= SET TASK =
Render the lines from the one containing "How far is point" through the end of the entries as a Markdown table with columns "Row" and "Text", numbering each line and leaving out blank lines.
************
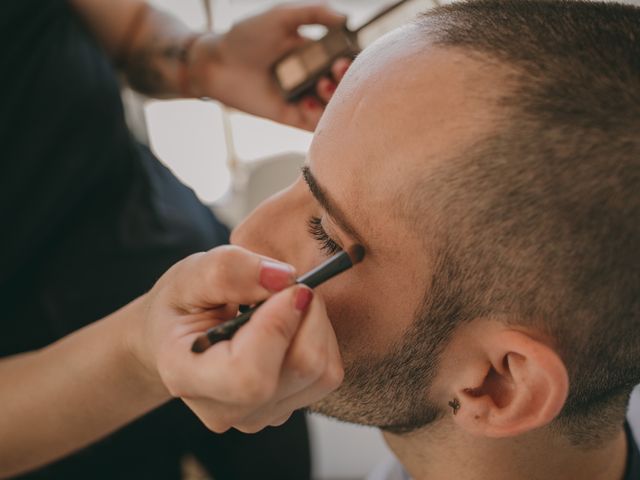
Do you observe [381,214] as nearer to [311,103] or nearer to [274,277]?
[274,277]

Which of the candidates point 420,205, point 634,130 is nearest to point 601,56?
→ point 634,130

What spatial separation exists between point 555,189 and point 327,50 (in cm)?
61

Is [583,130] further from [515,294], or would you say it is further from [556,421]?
[556,421]

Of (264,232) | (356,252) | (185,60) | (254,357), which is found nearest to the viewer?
(254,357)

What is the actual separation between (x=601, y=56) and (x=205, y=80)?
2.89ft

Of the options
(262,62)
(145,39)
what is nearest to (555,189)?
(262,62)

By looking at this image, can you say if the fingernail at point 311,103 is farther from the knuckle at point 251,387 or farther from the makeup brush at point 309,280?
the knuckle at point 251,387

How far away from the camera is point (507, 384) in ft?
2.44

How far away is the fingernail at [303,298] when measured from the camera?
596 mm

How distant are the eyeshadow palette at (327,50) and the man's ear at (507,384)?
0.61m

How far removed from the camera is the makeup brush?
0.60 m

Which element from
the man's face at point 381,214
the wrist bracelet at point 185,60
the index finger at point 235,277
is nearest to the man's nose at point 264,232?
the man's face at point 381,214

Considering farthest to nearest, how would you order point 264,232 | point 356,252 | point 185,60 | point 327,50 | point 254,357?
point 185,60 < point 327,50 < point 264,232 < point 356,252 < point 254,357

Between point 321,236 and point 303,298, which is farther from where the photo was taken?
point 321,236
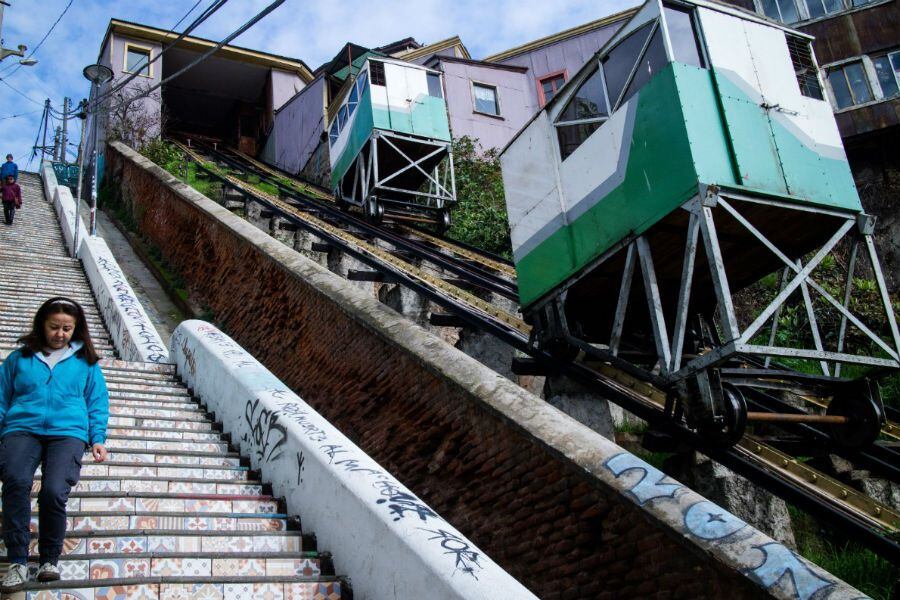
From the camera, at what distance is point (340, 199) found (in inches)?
727

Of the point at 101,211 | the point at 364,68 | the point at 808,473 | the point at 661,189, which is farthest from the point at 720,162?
the point at 101,211

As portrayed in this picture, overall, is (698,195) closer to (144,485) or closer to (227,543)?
(227,543)

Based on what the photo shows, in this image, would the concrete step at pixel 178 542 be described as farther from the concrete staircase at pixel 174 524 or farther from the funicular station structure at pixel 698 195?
the funicular station structure at pixel 698 195

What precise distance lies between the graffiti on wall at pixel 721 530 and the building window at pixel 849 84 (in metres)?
15.5

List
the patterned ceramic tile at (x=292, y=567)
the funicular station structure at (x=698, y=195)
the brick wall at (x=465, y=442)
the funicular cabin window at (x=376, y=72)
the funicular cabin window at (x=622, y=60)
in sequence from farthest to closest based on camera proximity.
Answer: the funicular cabin window at (x=376, y=72)
the funicular cabin window at (x=622, y=60)
the funicular station structure at (x=698, y=195)
the brick wall at (x=465, y=442)
the patterned ceramic tile at (x=292, y=567)

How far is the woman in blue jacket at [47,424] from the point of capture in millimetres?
2926

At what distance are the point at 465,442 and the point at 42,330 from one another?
9.48ft

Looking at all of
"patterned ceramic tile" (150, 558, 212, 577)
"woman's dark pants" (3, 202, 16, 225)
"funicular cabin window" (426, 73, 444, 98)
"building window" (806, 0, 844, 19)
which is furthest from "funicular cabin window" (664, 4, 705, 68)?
"woman's dark pants" (3, 202, 16, 225)

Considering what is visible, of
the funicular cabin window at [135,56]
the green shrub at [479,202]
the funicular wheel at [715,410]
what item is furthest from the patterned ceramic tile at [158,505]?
the funicular cabin window at [135,56]

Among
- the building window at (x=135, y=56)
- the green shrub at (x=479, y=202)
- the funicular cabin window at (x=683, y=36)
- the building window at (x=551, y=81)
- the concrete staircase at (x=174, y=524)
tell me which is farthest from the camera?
the building window at (x=551, y=81)

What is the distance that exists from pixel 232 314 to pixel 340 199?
29.2 feet

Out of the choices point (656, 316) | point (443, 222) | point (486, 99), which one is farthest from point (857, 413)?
point (486, 99)

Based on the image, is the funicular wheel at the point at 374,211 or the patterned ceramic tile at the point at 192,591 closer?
the patterned ceramic tile at the point at 192,591

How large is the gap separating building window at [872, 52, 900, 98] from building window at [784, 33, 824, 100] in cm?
1139
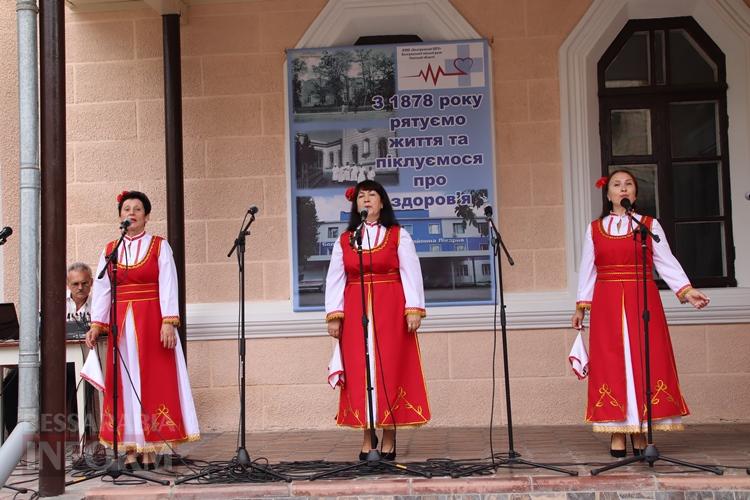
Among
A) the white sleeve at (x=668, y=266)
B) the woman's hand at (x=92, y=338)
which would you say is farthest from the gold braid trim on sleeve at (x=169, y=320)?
the white sleeve at (x=668, y=266)

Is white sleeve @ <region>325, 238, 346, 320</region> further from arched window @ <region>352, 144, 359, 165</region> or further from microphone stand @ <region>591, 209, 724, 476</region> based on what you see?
arched window @ <region>352, 144, 359, 165</region>

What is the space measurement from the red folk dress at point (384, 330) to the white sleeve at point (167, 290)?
0.98 meters

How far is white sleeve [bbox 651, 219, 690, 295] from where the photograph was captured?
6266mm

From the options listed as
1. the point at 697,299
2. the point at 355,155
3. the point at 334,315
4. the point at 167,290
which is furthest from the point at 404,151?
the point at 697,299

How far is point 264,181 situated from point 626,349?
11.7 feet

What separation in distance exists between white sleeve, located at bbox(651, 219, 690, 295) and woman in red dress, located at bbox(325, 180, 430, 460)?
149cm

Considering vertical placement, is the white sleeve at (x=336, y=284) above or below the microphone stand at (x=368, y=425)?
above

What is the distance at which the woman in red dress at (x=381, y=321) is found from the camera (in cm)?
641

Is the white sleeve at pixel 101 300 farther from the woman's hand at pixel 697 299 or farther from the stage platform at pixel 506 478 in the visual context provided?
************
= COMPLETED TASK =
| Row | Text |
|---|---|
| 1 | How far is point 264,181 situated from point 626,349? |
| 2 | 11.7 feet |
| 3 | What separation in distance exists between white sleeve, located at bbox(651, 219, 690, 295) and woman in red dress, located at bbox(325, 180, 430, 460)? |
| 4 | 149cm |
| 5 | Considering vertical placement, is the white sleeve at (x=336, y=284) above or below the microphone stand at (x=368, y=425)? |
| 6 | above |
| 7 | What is the distance at which the woman in red dress at (x=381, y=321) is found from the camera (in cm)? |
| 8 | 641 |
| 9 | Is the white sleeve at pixel 101 300 farther from the woman's hand at pixel 697 299 or farther from the stage platform at pixel 506 478 in the visual context provided? |